═════ Data shown ═════

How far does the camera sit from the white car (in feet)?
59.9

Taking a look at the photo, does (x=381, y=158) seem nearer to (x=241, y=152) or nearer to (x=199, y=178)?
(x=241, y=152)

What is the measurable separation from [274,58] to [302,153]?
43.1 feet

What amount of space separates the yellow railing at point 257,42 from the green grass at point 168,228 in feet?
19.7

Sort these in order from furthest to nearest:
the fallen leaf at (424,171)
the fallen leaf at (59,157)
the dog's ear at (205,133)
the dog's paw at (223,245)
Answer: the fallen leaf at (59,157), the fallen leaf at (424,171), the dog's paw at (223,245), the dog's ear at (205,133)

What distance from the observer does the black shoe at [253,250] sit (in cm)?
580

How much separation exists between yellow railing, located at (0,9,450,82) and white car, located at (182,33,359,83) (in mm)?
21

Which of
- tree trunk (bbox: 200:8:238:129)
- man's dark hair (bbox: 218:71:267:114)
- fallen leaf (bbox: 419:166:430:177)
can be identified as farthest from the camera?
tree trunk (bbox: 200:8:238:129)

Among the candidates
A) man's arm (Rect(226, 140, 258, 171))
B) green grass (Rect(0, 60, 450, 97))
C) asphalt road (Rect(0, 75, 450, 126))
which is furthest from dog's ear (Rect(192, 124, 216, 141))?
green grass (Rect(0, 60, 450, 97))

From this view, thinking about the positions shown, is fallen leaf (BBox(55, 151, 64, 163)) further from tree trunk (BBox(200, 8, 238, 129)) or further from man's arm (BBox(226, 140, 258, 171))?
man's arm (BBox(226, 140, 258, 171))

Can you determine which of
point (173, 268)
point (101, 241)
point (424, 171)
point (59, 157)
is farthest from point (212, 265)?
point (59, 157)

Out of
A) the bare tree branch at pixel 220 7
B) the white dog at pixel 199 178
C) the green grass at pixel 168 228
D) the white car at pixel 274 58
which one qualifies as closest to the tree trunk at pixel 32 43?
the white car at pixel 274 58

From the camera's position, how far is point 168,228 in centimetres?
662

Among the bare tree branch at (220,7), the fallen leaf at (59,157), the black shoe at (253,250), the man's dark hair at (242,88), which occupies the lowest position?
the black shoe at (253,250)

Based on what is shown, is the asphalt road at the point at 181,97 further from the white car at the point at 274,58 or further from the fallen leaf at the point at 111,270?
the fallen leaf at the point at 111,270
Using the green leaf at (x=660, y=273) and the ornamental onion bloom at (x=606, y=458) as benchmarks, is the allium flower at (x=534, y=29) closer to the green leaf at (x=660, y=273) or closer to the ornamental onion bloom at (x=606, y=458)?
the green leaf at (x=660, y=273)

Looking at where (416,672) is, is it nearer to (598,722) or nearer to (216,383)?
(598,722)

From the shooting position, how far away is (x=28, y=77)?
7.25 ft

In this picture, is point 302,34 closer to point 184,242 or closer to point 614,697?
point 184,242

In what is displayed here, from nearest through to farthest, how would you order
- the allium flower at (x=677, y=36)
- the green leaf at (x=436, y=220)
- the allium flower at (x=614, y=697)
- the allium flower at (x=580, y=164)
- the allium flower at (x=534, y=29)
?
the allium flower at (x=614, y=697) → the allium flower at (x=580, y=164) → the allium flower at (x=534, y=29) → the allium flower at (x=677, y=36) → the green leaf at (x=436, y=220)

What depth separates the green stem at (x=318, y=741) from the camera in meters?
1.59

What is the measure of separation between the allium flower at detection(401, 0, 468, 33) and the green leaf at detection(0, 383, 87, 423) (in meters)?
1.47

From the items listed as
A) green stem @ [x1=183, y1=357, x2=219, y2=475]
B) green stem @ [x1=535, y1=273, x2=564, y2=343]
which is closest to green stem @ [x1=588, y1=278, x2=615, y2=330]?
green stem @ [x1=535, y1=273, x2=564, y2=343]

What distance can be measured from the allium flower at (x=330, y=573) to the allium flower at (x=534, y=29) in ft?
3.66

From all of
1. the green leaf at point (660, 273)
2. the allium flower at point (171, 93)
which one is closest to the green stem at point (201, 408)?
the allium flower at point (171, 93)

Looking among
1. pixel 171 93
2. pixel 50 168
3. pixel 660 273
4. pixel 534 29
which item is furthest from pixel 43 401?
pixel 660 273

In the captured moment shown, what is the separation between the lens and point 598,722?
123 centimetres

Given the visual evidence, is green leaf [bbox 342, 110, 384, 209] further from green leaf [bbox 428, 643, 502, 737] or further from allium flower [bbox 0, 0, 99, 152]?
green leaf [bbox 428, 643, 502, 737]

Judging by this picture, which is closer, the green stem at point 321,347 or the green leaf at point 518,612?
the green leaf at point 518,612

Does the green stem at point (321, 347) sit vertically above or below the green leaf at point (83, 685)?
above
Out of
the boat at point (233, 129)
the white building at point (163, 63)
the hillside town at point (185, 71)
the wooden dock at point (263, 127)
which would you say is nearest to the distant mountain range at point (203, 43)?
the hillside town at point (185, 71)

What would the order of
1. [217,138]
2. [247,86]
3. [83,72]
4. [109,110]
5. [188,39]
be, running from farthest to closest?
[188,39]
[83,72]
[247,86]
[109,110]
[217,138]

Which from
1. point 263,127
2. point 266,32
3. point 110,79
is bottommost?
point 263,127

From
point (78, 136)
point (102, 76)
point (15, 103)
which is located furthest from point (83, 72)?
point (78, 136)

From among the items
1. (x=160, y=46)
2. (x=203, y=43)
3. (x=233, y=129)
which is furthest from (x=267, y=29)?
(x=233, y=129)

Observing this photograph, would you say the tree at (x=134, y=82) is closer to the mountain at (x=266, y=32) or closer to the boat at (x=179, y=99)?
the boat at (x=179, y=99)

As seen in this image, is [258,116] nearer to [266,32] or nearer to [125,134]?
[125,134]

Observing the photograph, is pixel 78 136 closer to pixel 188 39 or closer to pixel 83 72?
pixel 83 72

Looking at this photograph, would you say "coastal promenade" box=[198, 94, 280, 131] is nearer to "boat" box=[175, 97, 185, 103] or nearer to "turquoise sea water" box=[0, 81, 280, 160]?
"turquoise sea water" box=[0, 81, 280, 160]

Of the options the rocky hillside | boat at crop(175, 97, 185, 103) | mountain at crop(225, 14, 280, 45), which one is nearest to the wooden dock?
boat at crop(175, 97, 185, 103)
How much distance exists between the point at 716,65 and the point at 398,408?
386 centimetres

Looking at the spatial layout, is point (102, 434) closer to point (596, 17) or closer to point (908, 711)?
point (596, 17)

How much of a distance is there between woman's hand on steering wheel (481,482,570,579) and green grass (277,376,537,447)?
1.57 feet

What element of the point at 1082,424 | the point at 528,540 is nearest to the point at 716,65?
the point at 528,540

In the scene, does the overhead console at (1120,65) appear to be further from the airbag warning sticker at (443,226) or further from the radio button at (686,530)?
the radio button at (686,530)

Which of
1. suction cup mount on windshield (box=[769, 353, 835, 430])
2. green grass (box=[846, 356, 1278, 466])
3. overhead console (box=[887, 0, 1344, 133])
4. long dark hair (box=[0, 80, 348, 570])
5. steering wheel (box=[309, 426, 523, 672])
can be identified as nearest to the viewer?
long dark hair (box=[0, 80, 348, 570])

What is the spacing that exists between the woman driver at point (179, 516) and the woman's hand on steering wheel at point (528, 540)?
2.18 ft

═════

Instructions to follow -
Give the listing lines starting at the one containing "What distance can" and ending at the one containing "123 centimetres" as a numbered list, leaving out blank lines.

Right answer -
1. What distance can be measured from the allium flower at (x=330, y=573) to the allium flower at (x=534, y=29) in ft?
2. 3.66
3. From all of
4. 1. the green leaf at point (660, 273)
5. 2. the allium flower at point (171, 93)
6. which one is closest to the green stem at point (201, 408)?
7. the allium flower at point (171, 93)
8. Looking among
9. 1. pixel 171 93
10. 2. pixel 50 168
11. 3. pixel 660 273
12. 4. pixel 534 29
13. which item is furthest from pixel 43 401?
14. pixel 660 273
15. In the captured moment shown, what is the separation between the lens and point 598,722?
16. 123 centimetres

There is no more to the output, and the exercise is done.